Exercise goal
Transcribe every entry word for word.

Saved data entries
____________

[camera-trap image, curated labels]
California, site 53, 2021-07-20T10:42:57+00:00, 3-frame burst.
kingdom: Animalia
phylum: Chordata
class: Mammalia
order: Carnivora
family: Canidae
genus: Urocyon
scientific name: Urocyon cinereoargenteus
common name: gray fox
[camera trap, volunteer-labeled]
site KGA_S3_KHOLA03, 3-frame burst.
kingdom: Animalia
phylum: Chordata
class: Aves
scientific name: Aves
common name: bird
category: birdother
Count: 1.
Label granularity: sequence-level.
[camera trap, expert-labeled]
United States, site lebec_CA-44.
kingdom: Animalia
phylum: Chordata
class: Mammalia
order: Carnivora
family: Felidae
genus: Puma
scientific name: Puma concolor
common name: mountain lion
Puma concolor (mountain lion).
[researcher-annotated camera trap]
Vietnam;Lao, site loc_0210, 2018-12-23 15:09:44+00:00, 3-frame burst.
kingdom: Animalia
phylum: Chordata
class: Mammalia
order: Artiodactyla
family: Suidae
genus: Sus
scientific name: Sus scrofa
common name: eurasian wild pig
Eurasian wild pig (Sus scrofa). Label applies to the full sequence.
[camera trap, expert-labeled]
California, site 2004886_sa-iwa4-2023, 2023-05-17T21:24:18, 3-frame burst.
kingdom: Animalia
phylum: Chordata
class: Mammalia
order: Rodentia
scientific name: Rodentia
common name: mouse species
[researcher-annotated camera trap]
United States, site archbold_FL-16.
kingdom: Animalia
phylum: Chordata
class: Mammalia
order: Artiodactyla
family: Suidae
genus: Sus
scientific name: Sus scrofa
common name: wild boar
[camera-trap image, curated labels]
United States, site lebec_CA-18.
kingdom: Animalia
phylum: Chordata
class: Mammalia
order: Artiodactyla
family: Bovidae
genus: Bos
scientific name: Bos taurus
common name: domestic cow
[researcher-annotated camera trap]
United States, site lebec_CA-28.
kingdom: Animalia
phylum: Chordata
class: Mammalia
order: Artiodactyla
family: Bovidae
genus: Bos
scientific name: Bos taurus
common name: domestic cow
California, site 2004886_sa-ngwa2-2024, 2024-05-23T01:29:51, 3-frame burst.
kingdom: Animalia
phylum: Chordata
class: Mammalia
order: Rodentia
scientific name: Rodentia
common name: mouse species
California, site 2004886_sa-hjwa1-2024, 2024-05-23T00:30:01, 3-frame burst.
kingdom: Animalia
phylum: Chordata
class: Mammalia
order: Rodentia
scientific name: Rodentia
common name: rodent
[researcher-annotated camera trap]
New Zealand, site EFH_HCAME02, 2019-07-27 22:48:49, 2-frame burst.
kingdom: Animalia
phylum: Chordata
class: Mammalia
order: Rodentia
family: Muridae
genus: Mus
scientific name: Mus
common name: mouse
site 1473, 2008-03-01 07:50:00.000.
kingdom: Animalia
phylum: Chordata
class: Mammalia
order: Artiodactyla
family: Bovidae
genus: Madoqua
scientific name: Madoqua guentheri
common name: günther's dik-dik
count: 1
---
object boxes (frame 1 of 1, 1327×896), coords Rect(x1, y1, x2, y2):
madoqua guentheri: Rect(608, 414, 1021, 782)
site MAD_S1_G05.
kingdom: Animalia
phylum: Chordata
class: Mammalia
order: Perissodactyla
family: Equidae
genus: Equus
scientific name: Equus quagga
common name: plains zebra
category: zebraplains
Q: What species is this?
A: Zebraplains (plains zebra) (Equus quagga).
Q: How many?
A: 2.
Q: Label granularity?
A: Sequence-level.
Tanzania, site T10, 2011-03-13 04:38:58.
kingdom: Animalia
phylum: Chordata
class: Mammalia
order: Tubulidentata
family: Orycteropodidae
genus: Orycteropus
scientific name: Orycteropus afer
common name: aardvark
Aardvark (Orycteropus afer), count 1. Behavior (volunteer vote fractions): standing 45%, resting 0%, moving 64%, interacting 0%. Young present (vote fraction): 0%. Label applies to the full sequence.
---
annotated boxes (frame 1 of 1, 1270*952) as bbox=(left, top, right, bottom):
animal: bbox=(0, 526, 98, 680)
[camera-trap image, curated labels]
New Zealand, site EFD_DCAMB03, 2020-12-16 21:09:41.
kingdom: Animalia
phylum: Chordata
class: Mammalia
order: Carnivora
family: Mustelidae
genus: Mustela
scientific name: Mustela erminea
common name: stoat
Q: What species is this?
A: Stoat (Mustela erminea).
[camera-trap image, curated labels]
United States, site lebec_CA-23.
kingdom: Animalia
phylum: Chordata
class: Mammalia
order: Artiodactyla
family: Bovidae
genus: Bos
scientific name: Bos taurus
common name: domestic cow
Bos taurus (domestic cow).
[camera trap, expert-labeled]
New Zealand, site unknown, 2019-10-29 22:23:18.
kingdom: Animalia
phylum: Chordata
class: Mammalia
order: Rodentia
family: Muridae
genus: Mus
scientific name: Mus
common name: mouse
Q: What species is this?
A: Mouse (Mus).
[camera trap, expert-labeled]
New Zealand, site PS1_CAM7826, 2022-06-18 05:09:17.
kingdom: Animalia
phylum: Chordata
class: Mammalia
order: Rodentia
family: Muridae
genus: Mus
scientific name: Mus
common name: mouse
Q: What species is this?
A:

____________

Answer section
[camera-trap image, curated labels]
California, site 53, 2021-07-20T10:42:57+00:00, 3-frame burst.
kingdom: Animalia
phylum: Chordata
class: Mammalia
order: Carnivora
family: Canidae
genus: Urocyon
scientific name: Urocyon cinereoargenteus
common name: gray fox
[camera trap, volunteer-labeled]
site KGA_S3_KHOLA03, 3-frame burst.
kingdom: Animalia
phylum: Chordata
class: Aves
scientific name: Aves
common name: bird
category: birdother
Count: 1.
Label granularity: sequence-level.
[camera trap, expert-labeled]
United States, site lebec_CA-44.
kingdom: Animalia
phylum: Chordata
class: Mammalia
order: Carnivora
family: Felidae
genus: Puma
scientific name: Puma concolor
common name: mountain lion
Puma concolor (mountain lion).
[researcher-annotated camera trap]
Vietnam;Lao, site loc_0210, 2018-12-23 15:09:44+00:00, 3-frame burst.
kingdom: Animalia
phylum: Chordata
class: Mammalia
order: Artiodactyla
family: Suidae
genus: Sus
scientific name: Sus scrofa
common name: eurasian wild pig
Eurasian wild pig (Sus scrofa). Label applies to the full sequence.
[camera trap, expert-labeled]
California, site 2004886_sa-iwa4-2023, 2023-05-17T21:24:18, 3-frame burst.
kingdom: Animalia
phylum: Chordata
class: Mammalia
order: Rodentia
scientific name: Rodentia
common name: mouse species
[researcher-annotated camera trap]
United States, site archbold_FL-16.
kingdom: Animalia
phylum: Chordata
class: Mammalia
order: Artiodactyla
family: Suidae
genus: Sus
scientific name: Sus scrofa
common name: wild boar
[camera-trap image, curated labels]
United States, site lebec_CA-18.
kingdom: Animalia
phylum: Chordata
class: Mammalia
order: Artiodactyla
family: Bovidae
genus: Bos
scientific name: Bos taurus
common name: domestic cow
[researcher-annotated camera trap]
United States, site lebec_CA-28.
kingdom: Animalia
phylum: Chordata
class: Mammalia
order: Artiodactyla
family: Bovidae
genus: Bos
scientific name: Bos taurus
common name: domestic cow
California, site 2004886_sa-ngwa2-2024, 2024-05-23T01:29:51, 3-frame burst.
kingdom: Animalia
phylum: Chordata
class: Mammalia
order: Rodentia
scientific name: Rodentia
common name: mouse species
California, site 2004886_sa-hjwa1-2024, 2024-05-23T00:30:01, 3-frame burst.
kingdom: Animalia
phylum: Chordata
class: Mammalia
order: Rodentia
scientific name: Rodentia
common name: rodent
[researcher-annotated camera trap]
New Zealand, site EFH_HCAME02, 2019-07-27 22:48:49, 2-frame burst.
kingdom: Animalia
phylum: Chordata
class: Mammalia
order: Rodentia
family: Muridae
genus: Mus
scientific name: Mus
common name: mouse
site 1473, 2008-03-01 07:50:00.000.
kingdom: Animalia
phylum: Chordata
class: Mammalia
order: Artiodactyla
family: Bovidae
genus: Madoqua
scientific name: Madoqua guentheri
common name: günther's dik-dik
count: 1
---
object boxes (frame 1 of 1, 1327×896), coords Rect(x1, y1, x2, y2):
madoqua guentheri: Rect(608, 414, 1021, 782)
site MAD_S1_G05.
kingdom: Animalia
phylum: Chordata
class: Mammalia
order: Perissodactyla
family: Equidae
genus: Equus
scientific name: Equus quagga
common name: plains zebra
category: zebraplains
Q: What species is this?
A: Zebraplains (plains zebra) (Equus quagga).
Q: How many?
A: 2.
Q: Label granularity?
A: Sequence-level.
Tanzania, site T10, 2011-03-13 04:38:58.
kingdom: Animalia
phylum: Chordata
class: Mammalia
order: Tubulidentata
family: Orycteropodidae
genus: Orycteropus
scientific name: Orycteropus afer
common name: aardvark
Aardvark (Orycteropus afer), count 1. Behavior (volunteer vote fractions): standing 45%, resting 0%, moving 64%, interacting 0%. Young present (vote fraction): 0%. Label applies to the full sequence.
---
annotated boxes (frame 1 of 1, 1270*952) as bbox=(left, top, right, bottom):
animal: bbox=(0, 526, 98, 680)
[camera-trap image, curated labels]
New Zealand, site EFD_DCAMB03, 2020-12-16 21:09:41.
kingdom: Animalia
phylum: Chordata
class: Mammalia
order: Carnivora
family: Mustelidae
genus: Mustela
scientific name: Mustela erminea
common name: stoat
Q: What species is this?
A: Stoat (Mustela erminea).
[camera-trap image, curated labels]
United States, site lebec_CA-23.
kingdom: Animalia
phylum: Chordata
class: Mammalia
order: Artiodactyla
family: Bovidae
genus: Bos
scientific name: Bos taurus
common name: domestic cow
Bos taurus (domestic cow).
[camera trap, expert-labeled]
New Zealand, site unknown, 2019-10-29 22:23:18.
kingdom: Animalia
phylum: Chordata
class: Mammalia
order: Rodentia
family: Muridae
genus: Mus
scientific name: Mus
common name: mouse
Q: What species is this?
A: Mouse (Mus).
[camera trap, expert-labeled]
New Zealand, site PS1_CAM7826, 2022-06-18 05:09:17.
kingdom: Animalia
phylum: Chordata
class: Mammalia
order: Rodentia
family: Muridae
genus: Mus
scientific name: Mus
common name: mouse
Q: What species is this?
A:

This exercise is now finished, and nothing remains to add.